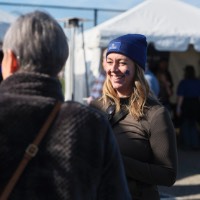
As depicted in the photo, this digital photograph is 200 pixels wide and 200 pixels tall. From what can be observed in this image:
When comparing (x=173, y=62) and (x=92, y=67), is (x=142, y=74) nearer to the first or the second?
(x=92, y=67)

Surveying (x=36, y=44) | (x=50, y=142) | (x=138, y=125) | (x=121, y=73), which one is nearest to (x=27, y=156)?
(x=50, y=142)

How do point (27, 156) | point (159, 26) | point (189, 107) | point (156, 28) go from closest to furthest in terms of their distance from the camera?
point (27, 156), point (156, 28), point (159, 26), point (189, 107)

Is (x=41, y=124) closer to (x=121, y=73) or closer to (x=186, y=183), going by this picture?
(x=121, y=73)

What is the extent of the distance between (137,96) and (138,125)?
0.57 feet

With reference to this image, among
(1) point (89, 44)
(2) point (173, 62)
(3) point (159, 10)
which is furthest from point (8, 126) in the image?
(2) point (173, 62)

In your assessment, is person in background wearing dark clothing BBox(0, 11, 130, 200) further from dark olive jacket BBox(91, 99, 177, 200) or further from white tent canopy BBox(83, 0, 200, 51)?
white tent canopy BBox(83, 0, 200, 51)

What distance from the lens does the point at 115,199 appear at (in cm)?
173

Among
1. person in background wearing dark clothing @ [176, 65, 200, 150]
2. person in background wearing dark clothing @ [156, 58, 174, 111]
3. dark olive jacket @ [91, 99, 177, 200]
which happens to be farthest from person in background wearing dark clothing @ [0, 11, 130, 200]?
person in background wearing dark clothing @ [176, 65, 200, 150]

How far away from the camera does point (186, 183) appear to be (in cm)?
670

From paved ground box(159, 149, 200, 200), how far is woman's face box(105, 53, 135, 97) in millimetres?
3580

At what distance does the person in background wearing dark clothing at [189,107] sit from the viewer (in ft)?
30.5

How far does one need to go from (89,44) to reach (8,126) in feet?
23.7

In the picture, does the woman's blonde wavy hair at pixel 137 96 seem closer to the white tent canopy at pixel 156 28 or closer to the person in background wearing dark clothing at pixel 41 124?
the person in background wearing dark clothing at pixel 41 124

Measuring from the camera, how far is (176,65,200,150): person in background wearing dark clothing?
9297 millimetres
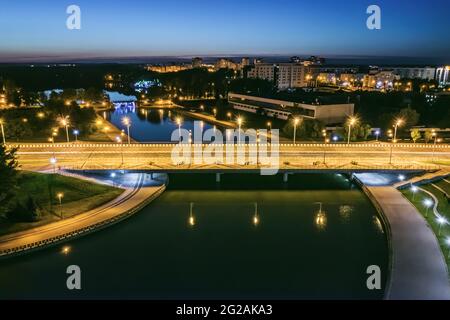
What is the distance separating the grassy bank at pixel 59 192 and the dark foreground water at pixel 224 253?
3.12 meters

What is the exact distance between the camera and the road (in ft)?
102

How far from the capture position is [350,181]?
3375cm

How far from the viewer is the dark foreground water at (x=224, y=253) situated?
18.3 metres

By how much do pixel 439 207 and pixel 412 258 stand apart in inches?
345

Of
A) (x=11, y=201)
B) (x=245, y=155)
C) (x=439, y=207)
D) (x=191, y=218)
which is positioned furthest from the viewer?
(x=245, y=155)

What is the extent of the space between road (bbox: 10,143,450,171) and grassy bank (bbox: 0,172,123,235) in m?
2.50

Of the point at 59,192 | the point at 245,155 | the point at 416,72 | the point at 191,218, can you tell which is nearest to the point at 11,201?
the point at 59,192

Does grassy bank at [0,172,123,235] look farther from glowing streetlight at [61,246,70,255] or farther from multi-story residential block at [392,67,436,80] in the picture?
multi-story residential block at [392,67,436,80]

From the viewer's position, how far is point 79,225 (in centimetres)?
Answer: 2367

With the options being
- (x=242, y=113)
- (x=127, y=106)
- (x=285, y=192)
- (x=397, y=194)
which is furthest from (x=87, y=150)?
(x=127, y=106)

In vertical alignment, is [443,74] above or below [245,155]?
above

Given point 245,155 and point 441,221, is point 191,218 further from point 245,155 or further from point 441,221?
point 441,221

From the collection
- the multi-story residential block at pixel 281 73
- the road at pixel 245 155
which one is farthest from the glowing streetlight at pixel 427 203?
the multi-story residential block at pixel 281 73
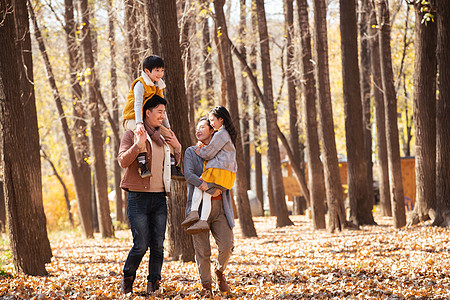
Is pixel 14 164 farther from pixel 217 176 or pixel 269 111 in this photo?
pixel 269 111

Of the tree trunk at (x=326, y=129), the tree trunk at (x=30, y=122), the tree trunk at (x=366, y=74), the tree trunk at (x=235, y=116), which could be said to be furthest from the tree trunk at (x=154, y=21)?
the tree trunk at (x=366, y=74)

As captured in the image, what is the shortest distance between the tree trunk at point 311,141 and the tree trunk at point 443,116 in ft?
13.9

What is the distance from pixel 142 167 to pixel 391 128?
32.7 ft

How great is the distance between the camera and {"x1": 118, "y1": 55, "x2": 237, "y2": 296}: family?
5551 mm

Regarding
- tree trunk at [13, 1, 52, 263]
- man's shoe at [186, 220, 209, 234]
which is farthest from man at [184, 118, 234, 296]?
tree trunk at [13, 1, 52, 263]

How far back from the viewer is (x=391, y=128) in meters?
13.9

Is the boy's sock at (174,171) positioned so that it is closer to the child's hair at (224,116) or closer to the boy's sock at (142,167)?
===
Short problem ▸ Print the entries above unchanged, starting with the line that contains "How great is" and ending with the last line of the entries, both included.

Result of the task ▸
How great is the distance between the camera and {"x1": 118, "y1": 55, "x2": 237, "y2": 296}: family?
5551 mm

Regarding
- tree trunk at [13, 1, 52, 263]
- man's shoe at [186, 220, 209, 234]
which is farthest from man at [184, 118, 234, 296]?
tree trunk at [13, 1, 52, 263]

How far back from the viewer is (x=391, y=128) in meters?
13.9

Is the boy's sock at (174,171) positioned so that it is closer to the child's hair at (224,116) or closer to the boy's sock at (142,167)?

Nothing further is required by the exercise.